• [Provided data]:

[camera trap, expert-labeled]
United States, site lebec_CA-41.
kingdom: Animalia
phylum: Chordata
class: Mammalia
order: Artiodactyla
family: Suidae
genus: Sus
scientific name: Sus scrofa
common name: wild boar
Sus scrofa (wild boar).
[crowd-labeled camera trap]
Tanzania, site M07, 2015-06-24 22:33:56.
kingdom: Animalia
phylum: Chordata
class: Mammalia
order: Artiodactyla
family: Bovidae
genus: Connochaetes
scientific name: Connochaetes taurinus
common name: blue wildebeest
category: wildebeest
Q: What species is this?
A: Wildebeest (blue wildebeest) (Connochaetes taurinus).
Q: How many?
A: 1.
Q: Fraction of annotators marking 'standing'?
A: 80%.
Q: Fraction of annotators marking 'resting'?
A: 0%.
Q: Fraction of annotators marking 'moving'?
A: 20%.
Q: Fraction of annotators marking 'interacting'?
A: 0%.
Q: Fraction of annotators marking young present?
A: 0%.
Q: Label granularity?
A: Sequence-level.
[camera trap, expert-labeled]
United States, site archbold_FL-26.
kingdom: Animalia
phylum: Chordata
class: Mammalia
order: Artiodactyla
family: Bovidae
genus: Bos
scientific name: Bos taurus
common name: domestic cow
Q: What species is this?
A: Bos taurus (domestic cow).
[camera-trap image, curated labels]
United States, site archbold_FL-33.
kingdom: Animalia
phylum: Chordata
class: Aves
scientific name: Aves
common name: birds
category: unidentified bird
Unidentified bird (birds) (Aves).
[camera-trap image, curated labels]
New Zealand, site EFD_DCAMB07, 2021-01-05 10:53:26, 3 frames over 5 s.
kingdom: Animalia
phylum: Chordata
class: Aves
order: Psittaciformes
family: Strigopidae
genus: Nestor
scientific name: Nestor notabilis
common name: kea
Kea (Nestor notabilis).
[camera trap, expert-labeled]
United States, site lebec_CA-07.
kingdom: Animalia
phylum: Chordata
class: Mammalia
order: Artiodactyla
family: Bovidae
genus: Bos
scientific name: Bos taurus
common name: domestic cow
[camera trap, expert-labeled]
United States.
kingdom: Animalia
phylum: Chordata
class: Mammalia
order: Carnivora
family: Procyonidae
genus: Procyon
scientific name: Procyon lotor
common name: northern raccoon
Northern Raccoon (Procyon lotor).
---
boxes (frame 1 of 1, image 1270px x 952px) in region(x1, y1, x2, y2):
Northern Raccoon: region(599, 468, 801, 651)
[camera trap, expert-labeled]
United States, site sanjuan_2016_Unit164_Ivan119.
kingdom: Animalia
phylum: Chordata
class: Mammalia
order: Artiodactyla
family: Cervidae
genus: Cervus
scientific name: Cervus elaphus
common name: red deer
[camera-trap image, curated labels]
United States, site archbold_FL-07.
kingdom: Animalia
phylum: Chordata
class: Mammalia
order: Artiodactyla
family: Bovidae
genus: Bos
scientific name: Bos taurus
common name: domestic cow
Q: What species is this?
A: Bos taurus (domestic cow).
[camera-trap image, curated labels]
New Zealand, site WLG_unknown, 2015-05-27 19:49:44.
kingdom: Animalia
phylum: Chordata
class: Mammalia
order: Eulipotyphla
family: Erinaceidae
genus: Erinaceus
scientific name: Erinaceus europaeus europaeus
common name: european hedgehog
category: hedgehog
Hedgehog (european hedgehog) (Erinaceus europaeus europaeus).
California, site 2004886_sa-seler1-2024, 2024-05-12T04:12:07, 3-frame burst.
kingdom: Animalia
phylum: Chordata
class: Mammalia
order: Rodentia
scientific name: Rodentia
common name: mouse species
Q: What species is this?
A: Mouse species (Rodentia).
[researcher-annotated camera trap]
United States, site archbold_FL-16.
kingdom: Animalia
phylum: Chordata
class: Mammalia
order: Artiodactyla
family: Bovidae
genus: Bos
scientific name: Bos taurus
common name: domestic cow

• [Description of the task]: Every entry should be output exactly as written, please.

• [Solution to this problem]:
[camera trap, expert-labeled]
United States, site lebec_CA-41.
kingdom: Animalia
phylum: Chordata
class: Mammalia
order: Artiodactyla
family: Suidae
genus: Sus
scientific name: Sus scrofa
common name: wild boar
Sus scrofa (wild boar).
[crowd-labeled camera trap]
Tanzania, site M07, 2015-06-24 22:33:56.
kingdom: Animalia
phylum: Chordata
class: Mammalia
order: Artiodactyla
family: Bovidae
genus: Connochaetes
scientific name: Connochaetes taurinus
common name: blue wildebeest
category: wildebeest
Q: What species is this?
A: Wildebeest (blue wildebeest) (Connochaetes taurinus).
Q: How many?
A: 1.
Q: Fraction of annotators marking 'standing'?
A: 80%.
Q: Fraction of annotators marking 'resting'?
A: 0%.
Q: Fraction of annotators marking 'moving'?
A: 20%.
Q: Fraction of annotators marking 'interacting'?
A: 0%.
Q: Fraction of annotators marking young present?
A: 0%.
Q: Label granularity?
A: Sequence-level.
[camera trap, expert-labeled]
United States, site archbold_FL-26.
kingdom: Animalia
phylum: Chordata
class: Mammalia
order: Artiodactyla
family: Bovidae
genus: Bos
scientific name: Bos taurus
common name: domestic cow
Q: What species is this?
A: Bos taurus (domestic cow).
[camera-trap image, curated labels]
United States, site archbold_FL-33.
kingdom: Animalia
phylum: Chordata
class: Aves
scientific name: Aves
common name: birds
category: unidentified bird
Unidentified bird (birds) (Aves).
[camera-trap image, curated labels]
New Zealand, site EFD_DCAMB07, 2021-01-05 10:53:26, 3 frames over 5 s.
kingdom: Animalia
phylum: Chordata
class: Aves
order: Psittaciformes
family: Strigopidae
genus: Nestor
scientific name: Nestor notabilis
common name: kea
Kea (Nestor notabilis).
[camera trap, expert-labeled]
United States, site lebec_CA-07.
kingdom: Animalia
phylum: Chordata
class: Mammalia
order: Artiodactyla
family: Bovidae
genus: Bos
scientific name: Bos taurus
common name: domestic cow
[camera trap, expert-labeled]
United States.
kingdom: Animalia
phylum: Chordata
class: Mammalia
order: Carnivora
family: Procyonidae
genus: Procyon
scientific name: Procyon lotor
common name: northern raccoon
Northern Raccoon (Procyon lotor).
---
boxes (frame 1 of 1, image 1270px x 952px) in region(x1, y1, x2, y2):
Northern Raccoon: region(599, 468, 801, 651)
[camera trap, expert-labeled]
United States, site sanjuan_2016_Unit164_Ivan119.
kingdom: Animalia
phylum: Chordata
class: Mammalia
order: Artiodactyla
family: Cervidae
genus: Cervus
scientific name: Cervus elaphus
common name: red deer
[camera-trap image, curated labels]
United States, site archbold_FL-07.
kingdom: Animalia
phylum: Chordata
class: Mammalia
order: Artiodactyla
family: Bovidae
genus: Bos
scientific name: Bos taurus
common name: domestic cow
Q: What species is this?
A: Bos taurus (domestic cow).
[camera-trap image, curated labels]
New Zealand, site WLG_unknown, 2015-05-27 19:49:44.
kingdom: Animalia
phylum: Chordata
class: Mammalia
order: Eulipotyphla
family: Erinaceidae
genus: Erinaceus
scientific name: Erinaceus europaeus europaeus
common name: european hedgehog
category: hedgehog
Hedgehog (european hedgehog) (Erinaceus europaeus europaeus).
California, site 2004886_sa-seler1-2024, 2024-05-12T04:12:07, 3-frame burst.
kingdom: Animalia
phylum: Chordata
class: Mammalia
order: Rodentia
scientific name: Rodentia
common name: mouse species
Q: What species is this?
A: Mouse species (Rodentia).
[researcher-annotated camera trap]
United States, site archbold_FL-16.
kingdom: Animalia
phylum: Chordata
class: Mammalia
order: Artiodactyla
family: Bovidae
genus: Bos
scientific name: Bos taurus
common name: domestic cow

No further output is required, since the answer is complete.